WAISAI, RajaAmpatNews – Badan Pembentukan Peraturan Daerah (Bapemperda) DPRK Raja Ampat menegaskan kesiapan menjalankan fungsi legislasi sesuai amanat Pasal 61 Peraturan DPRK Nomor 1 Tahun 2024 tentang Tata Tertib. Pernyataan ini disampaikan Ketua Bapemperda, Muammar Khadafi, usai memimpin Rapat Pleno ke-V Masa Sidang 2025.
Khadafi mengungkapkan bahwa Bapemperda telah menyiapkan sejumlah Rancangan Peraturan Daerah (Raperda) prioritas, baik dari usulan inisiatif DPRK maupun dari Pemerintah Daerah.
“Seluruh Raperda ini dirancang untuk menjawab kebutuhan daerah, memperkuat kepastian hukum, sekaligus meningkatkan kualitas layanan publik,” tegas Khadafi, Sabtu (29/11/25).
Raperda Inisiatif DPRK:
1. Pengurangan penggunaan produk kemasan plastik.
2. Kewajiban memiliki dokumen kependudukan Raja Ampat bagi pekerja, pencari kerja, dan pekerja imigran.
3. Pemanfaatan dan pengelolaan kawasan Pantai Waisai Torang Cinta.
Raperda Usulan Eksekutif:
1. Pencegahan dan peningkatan kualitas perumahan serta permukiman kumuh.
2. Pemberian insentif dan kemudahan investasi.
Khadafi menegaskan bahwa seluruh materi Raperda telah melalui kajian ketat agar tidak bertentangan dengan peraturan yang lebih tinggi serta relevan dengan kebutuhan pembangunan daerah.
“Raperda, baik inisiatif maupun eksekutif, telah memenuhi aspek filosofis, sosiologis, dan yuridis sehingga layak untuk masuk tahap pembahasan lebih lanjut,” ujarnya.
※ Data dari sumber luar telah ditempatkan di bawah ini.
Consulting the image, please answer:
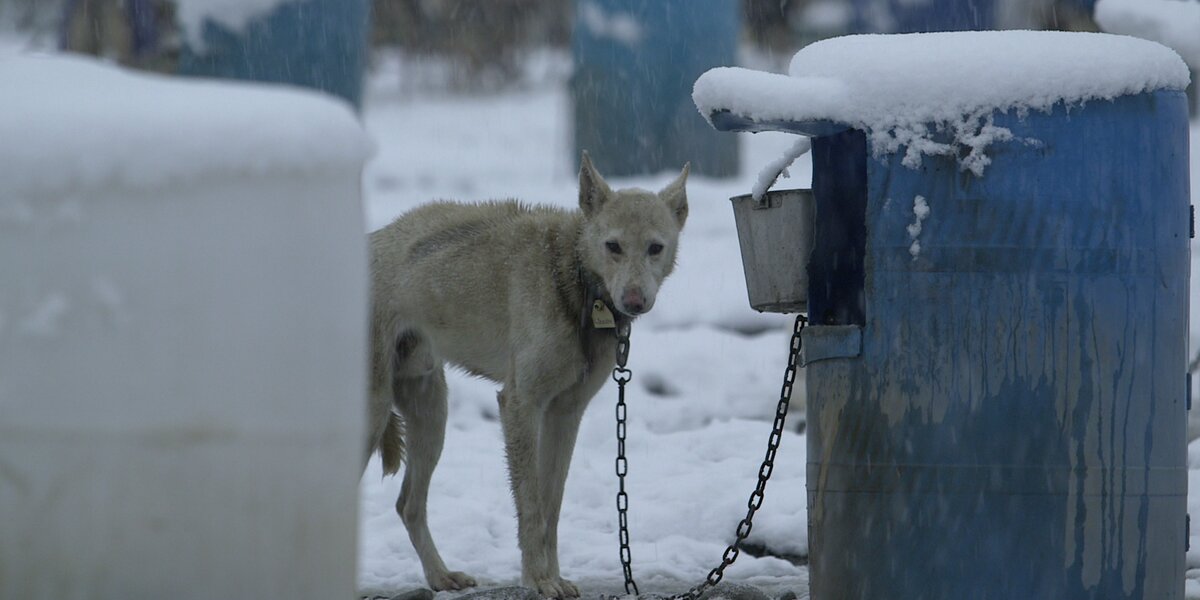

Ia juga menyampaikan apresiasi kepada pimpinan DPRK, para anggota, pemerintah daerah, hingga elemen masyarakat yang telah memberikan masukan dalam proses penyusunan regulasi.
“Kolaborasi tersebut menjadi fondasi penting bagi hadirnya produk hukum yang berkualitas dan berpihak pada kepentingan publik dan masyarakat Raja Ampat,” tutupnya.